Output every line of the records below as a JSON list of strings, one string per line, skipping blank lines. Leave out the picture markers.

[Dataset excerpt]

<<<<

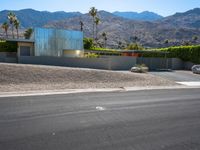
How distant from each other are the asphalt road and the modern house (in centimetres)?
3304

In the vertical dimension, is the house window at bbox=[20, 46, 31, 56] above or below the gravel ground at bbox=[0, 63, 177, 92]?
above

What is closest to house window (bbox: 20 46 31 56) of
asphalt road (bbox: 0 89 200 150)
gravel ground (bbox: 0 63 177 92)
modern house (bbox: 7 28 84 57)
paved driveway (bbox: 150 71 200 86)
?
modern house (bbox: 7 28 84 57)

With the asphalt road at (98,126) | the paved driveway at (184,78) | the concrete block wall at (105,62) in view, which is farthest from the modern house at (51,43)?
the asphalt road at (98,126)

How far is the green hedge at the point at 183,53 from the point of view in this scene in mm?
43763

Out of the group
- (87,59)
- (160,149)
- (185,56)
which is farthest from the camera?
(185,56)

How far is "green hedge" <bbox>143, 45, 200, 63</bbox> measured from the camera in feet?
144

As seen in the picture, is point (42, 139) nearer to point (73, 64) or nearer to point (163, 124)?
point (163, 124)

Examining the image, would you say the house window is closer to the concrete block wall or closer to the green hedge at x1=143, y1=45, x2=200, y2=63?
the concrete block wall

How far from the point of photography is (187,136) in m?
8.27

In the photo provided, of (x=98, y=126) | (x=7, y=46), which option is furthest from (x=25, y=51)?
(x=98, y=126)

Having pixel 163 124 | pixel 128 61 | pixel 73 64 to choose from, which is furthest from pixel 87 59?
pixel 163 124

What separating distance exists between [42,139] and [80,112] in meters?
3.82

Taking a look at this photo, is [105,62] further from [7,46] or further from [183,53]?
[7,46]

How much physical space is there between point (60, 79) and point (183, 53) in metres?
27.9
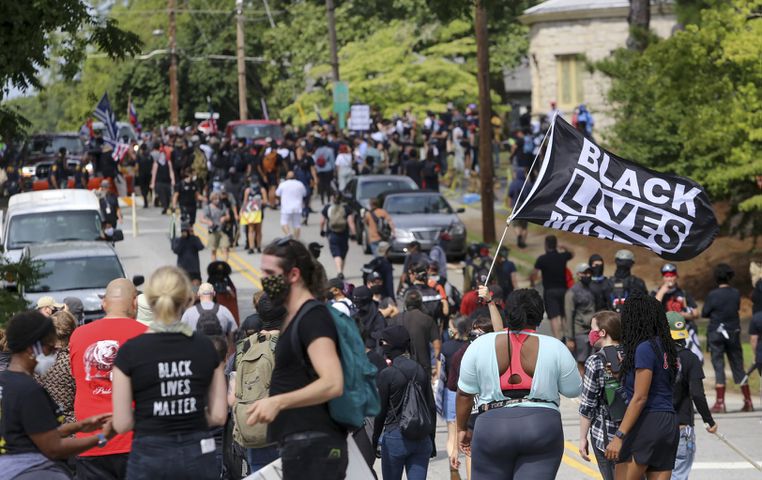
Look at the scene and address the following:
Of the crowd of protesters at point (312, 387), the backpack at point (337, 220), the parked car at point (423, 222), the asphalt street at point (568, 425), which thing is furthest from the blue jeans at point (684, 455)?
the parked car at point (423, 222)

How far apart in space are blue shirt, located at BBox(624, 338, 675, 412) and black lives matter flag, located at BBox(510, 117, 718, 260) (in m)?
2.46

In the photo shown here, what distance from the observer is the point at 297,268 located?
6219 mm

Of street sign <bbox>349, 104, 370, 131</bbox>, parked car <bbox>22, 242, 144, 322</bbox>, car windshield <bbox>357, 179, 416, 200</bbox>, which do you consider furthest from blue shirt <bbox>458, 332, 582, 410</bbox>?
street sign <bbox>349, 104, 370, 131</bbox>

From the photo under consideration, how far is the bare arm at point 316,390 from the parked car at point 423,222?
2204 cm

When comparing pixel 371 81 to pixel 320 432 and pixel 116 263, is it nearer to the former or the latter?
pixel 116 263

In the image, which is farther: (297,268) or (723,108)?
(723,108)

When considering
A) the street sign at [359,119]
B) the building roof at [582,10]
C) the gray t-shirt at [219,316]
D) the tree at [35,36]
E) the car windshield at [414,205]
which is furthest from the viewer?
the building roof at [582,10]

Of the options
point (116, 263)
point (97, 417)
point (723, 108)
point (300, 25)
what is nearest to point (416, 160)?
point (723, 108)

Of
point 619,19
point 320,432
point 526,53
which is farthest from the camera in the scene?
point 526,53

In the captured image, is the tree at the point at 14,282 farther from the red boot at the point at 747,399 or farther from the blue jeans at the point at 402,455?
the red boot at the point at 747,399

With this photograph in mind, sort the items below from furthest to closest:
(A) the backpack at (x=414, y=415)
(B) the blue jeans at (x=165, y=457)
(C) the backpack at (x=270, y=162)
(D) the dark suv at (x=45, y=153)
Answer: (D) the dark suv at (x=45, y=153) → (C) the backpack at (x=270, y=162) → (A) the backpack at (x=414, y=415) → (B) the blue jeans at (x=165, y=457)

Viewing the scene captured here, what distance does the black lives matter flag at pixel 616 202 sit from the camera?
10961 mm

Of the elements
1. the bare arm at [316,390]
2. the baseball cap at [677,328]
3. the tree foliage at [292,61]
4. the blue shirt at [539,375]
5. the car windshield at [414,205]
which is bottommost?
the car windshield at [414,205]

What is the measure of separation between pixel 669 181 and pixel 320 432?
5.54 m
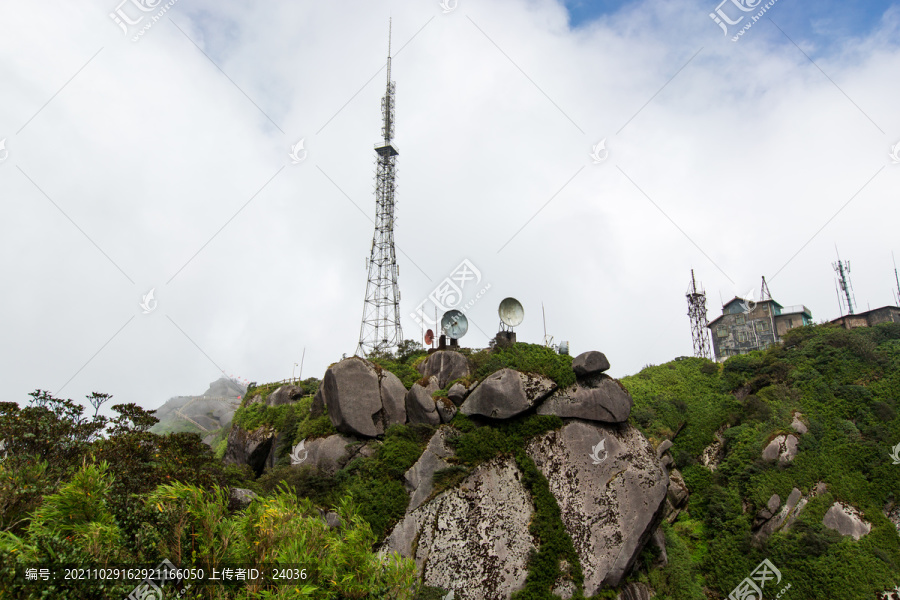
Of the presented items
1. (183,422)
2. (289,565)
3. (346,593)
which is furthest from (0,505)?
(183,422)

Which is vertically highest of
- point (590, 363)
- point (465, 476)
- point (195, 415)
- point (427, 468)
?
point (195, 415)

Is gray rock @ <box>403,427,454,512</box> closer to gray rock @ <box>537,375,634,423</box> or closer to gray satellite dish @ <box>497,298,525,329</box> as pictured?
gray rock @ <box>537,375,634,423</box>

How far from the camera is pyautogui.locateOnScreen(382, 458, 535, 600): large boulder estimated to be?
21.6 meters

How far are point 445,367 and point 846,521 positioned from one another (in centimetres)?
2281

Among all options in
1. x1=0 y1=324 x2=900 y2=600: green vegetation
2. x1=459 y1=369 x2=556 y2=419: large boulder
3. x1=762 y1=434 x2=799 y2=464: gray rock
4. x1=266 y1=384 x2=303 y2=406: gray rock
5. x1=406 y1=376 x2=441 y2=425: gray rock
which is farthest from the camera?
x1=266 y1=384 x2=303 y2=406: gray rock

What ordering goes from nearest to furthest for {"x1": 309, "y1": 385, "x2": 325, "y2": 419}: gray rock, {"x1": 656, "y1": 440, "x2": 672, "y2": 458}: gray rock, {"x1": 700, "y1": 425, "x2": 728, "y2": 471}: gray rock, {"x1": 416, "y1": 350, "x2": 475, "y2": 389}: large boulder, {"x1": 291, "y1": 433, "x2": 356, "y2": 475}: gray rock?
{"x1": 291, "y1": 433, "x2": 356, "y2": 475}: gray rock
{"x1": 309, "y1": 385, "x2": 325, "y2": 419}: gray rock
{"x1": 416, "y1": 350, "x2": 475, "y2": 389}: large boulder
{"x1": 656, "y1": 440, "x2": 672, "y2": 458}: gray rock
{"x1": 700, "y1": 425, "x2": 728, "y2": 471}: gray rock

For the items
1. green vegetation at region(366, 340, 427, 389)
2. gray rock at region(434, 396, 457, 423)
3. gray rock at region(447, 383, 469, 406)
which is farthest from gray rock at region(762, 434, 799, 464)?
green vegetation at region(366, 340, 427, 389)

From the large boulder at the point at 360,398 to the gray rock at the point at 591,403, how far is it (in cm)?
793

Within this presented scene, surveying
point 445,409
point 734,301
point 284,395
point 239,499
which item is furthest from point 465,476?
point 734,301

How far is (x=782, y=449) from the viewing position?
104 feet

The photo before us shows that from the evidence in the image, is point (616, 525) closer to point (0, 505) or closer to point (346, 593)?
point (346, 593)

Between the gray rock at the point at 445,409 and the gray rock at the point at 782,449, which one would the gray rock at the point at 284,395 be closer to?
the gray rock at the point at 445,409

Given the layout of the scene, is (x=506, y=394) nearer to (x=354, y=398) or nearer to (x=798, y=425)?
(x=354, y=398)

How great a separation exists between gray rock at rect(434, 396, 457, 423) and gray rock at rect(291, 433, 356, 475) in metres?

>>>>

SOLVED EXERCISE.
[
  "How distant from each other are the asphalt road and the modern house (in centimetres)?",
  "3304",
  "In the vertical dimension, is the house window at bbox=[20, 46, 31, 56] above or below the gravel ground at bbox=[0, 63, 177, 92]?",
  "above",
  "What is closest to house window (bbox: 20 46 31 56) of",
  "asphalt road (bbox: 0 89 200 150)",
  "gravel ground (bbox: 0 63 177 92)",
  "modern house (bbox: 7 28 84 57)",
  "paved driveway (bbox: 150 71 200 86)",
  "?",
  "modern house (bbox: 7 28 84 57)",
  "With the asphalt road at (98,126) | the paved driveway at (184,78) | the concrete block wall at (105,62) in view, which is farthest from the modern house at (51,43)?",
  "the asphalt road at (98,126)",
  "How far is the green hedge at the point at 183,53 from the point of view in this scene in mm?",
  "43763",
  "Out of the group",
  "- (87,59)",
  "- (160,149)",
  "- (185,56)",
  "which is farthest from the camera?",
  "(185,56)",
  "How far is \"green hedge\" <bbox>143, 45, 200, 63</bbox> measured from the camera in feet?",
  "144",
  "As seen in the picture, is point (42, 139) nearer to point (73, 64) or nearer to point (163, 124)?",
  "point (163, 124)",
  "Examining the image, would you say the house window is closer to the concrete block wall or closer to the green hedge at x1=143, y1=45, x2=200, y2=63?",
  "the concrete block wall",
  "How far from the point of photography is (187,136) in m?",
  "8.27",
  "In the photo provided, of (x=98, y=126) | (x=7, y=46), which option is furthest from (x=25, y=51)?",
  "(x=98, y=126)",
  "Having pixel 163 124 | pixel 128 61 | pixel 73 64 to choose from, which is furthest from pixel 87 59?",
  "pixel 163 124",
  "What separating distance exists between [42,139] and [80,112] in meters?",
  "3.82",
  "Taking a look at this photo, is [105,62] further from [7,46] or further from [183,53]?",
  "[7,46]",
  "How much physical space is there between point (60, 79) and point (183, 53) in metres?",
  "27.9",
  "Look at the scene and address the following:",
  "Of the crowd of protesters at point (312, 387), the backpack at point (337, 220), the parked car at point (423, 222), the asphalt street at point (568, 425), which thing is furthest from the blue jeans at point (684, 455)?",
  "the parked car at point (423, 222)",
  "How far apart in space are blue shirt, located at BBox(624, 338, 675, 412) and black lives matter flag, located at BBox(510, 117, 718, 260) (in m)?",
  "2.46",
  "In the photo shown here, what distance from the observer is the point at 297,268 located?",
  "6219 mm",
  "Of street sign <bbox>349, 104, 370, 131</bbox>, parked car <bbox>22, 242, 144, 322</bbox>, car windshield <bbox>357, 179, 416, 200</bbox>, which do you consider furthest from blue shirt <bbox>458, 332, 582, 410</bbox>?",
  "street sign <bbox>349, 104, 370, 131</bbox>",
  "From the photo under consideration, how far is the bare arm at point 316,390 from the parked car at point 423,222?",
  "2204 cm",
  "When comparing pixel 371 81 to pixel 320 432 and pixel 116 263, is it nearer to the former or the latter?",
  "pixel 116 263",
  "In the image, which is farther: (297,268) or (723,108)?",
  "(723,108)",
  "When considering",
  "A) the street sign at [359,119]",
  "B) the building roof at [582,10]",
  "C) the gray t-shirt at [219,316]",
  "D) the tree at [35,36]",
  "E) the car windshield at [414,205]",
  "which is furthest from the viewer?",
  "the building roof at [582,10]",
  "Of the options",
  "point (116, 263)",
  "point (97, 417)",
  "point (723, 108)",
  "point (300, 25)",
  "what is nearest to point (416, 160)?",
  "point (723, 108)",
  "Of",
  "point 619,19",
  "point 320,432",
  "point 526,53",
  "which is farthest from the camera in the scene?",
  "point 526,53",
  "In the captured image, is the tree at the point at 14,282 farther from the red boot at the point at 747,399 or farther from the blue jeans at the point at 402,455?",
  "the red boot at the point at 747,399",
  "With this photograph in mind, sort the items below from furthest to closest:",
  "(A) the backpack at (x=414, y=415)",
  "(B) the blue jeans at (x=165, y=457)",
  "(C) the backpack at (x=270, y=162)",
  "(D) the dark suv at (x=45, y=153)",
  "Answer: (D) the dark suv at (x=45, y=153) → (C) the backpack at (x=270, y=162) → (A) the backpack at (x=414, y=415) → (B) the blue jeans at (x=165, y=457)",
  "Viewing the scene captured here, what distance does the black lives matter flag at pixel 616 202 sit from the camera?",
  "10961 mm",
  "Of the elements",
  "1. the bare arm at [316,390]",
  "2. the baseball cap at [677,328]",
  "3. the tree foliage at [292,61]",
  "4. the blue shirt at [539,375]",
  "5. the car windshield at [414,205]",
  "which is bottommost?",
  "the car windshield at [414,205]",
  "What is the measure of separation between pixel 669 181 and pixel 320 432?",
  "5.54 m",
  "Of the presented items",
  "1. (183,422)",
  "2. (289,565)",
  "3. (346,593)",
  "which is furthest from (0,505)?",
  "(183,422)",
  "Which is vertically highest of",
  "- point (590, 363)",
  "- point (465, 476)",
  "- point (195, 415)",
  "- point (427, 468)",
  "?",
  "point (195, 415)",
  "Is gray rock @ <box>403,427,454,512</box> closer to gray rock @ <box>537,375,634,423</box> or closer to gray satellite dish @ <box>497,298,525,329</box> as pictured?",
  "gray rock @ <box>537,375,634,423</box>",
  "How far from the camera is pyautogui.locateOnScreen(382, 458, 535, 600): large boulder estimated to be?",
  "21.6 meters",
  "How far are point 445,367 and point 846,521 positioned from one another (in centimetres)?",
  "2281",
  "Among all options in",
  "1. x1=0 y1=324 x2=900 y2=600: green vegetation",
  "2. x1=459 y1=369 x2=556 y2=419: large boulder",
  "3. x1=762 y1=434 x2=799 y2=464: gray rock",
  "4. x1=266 y1=384 x2=303 y2=406: gray rock",
  "5. x1=406 y1=376 x2=441 y2=425: gray rock",
  "which is farthest from the camera?",
  "x1=266 y1=384 x2=303 y2=406: gray rock",
  "What ordering goes from nearest to furthest for {\"x1\": 309, \"y1\": 385, \"x2\": 325, \"y2\": 419}: gray rock, {\"x1\": 656, \"y1\": 440, \"x2\": 672, \"y2\": 458}: gray rock, {\"x1\": 700, \"y1\": 425, \"x2\": 728, \"y2\": 471}: gray rock, {\"x1\": 416, \"y1\": 350, \"x2\": 475, \"y2\": 389}: large boulder, {\"x1\": 291, \"y1\": 433, \"x2\": 356, \"y2\": 475}: gray rock?",
  "{\"x1\": 291, \"y1\": 433, \"x2\": 356, \"y2\": 475}: gray rock",
  "{\"x1\": 309, \"y1\": 385, \"x2\": 325, \"y2\": 419}: gray rock",
  "{\"x1\": 416, \"y1\": 350, \"x2\": 475, \"y2\": 389}: large boulder",
  "{\"x1\": 656, \"y1\": 440, \"x2\": 672, \"y2\": 458}: gray rock",
  "{\"x1\": 700, \"y1\": 425, \"x2\": 728, \"y2\": 471}: gray rock",
  "For the items",
  "1. green vegetation at region(366, 340, 427, 389)",
  "2. gray rock at region(434, 396, 457, 423)",
  "3. gray rock at region(447, 383, 469, 406)",
  "which is farthest from gray rock at region(762, 434, 799, 464)?",
  "green vegetation at region(366, 340, 427, 389)",
  "From the large boulder at the point at 360,398 to the gray rock at the point at 591,403, how far is it (in cm)?",
  "793",
  "Within this presented scene, surveying",
  "point 445,409",
  "point 734,301",
  "point 284,395",
  "point 239,499",
  "which item is furthest from point 465,476?",
  "point 734,301",
  "How far is (x=782, y=449) from the viewing position?",
  "104 feet",
  "The photo before us shows that from the evidence in the image, is point (616, 525) closer to point (0, 505) or closer to point (346, 593)?",
  "point (346, 593)",
  "Between the gray rock at the point at 445,409 and the gray rock at the point at 782,449, which one would the gray rock at the point at 284,395 be closer to?",
  "the gray rock at the point at 445,409",
  "Given the layout of the scene, is (x=506, y=394) nearer to (x=354, y=398) or nearer to (x=798, y=425)?",
  "(x=354, y=398)",
  "How great a separation exists between gray rock at rect(434, 396, 457, 423) and gray rock at rect(291, 433, 356, 475) in metres?"
]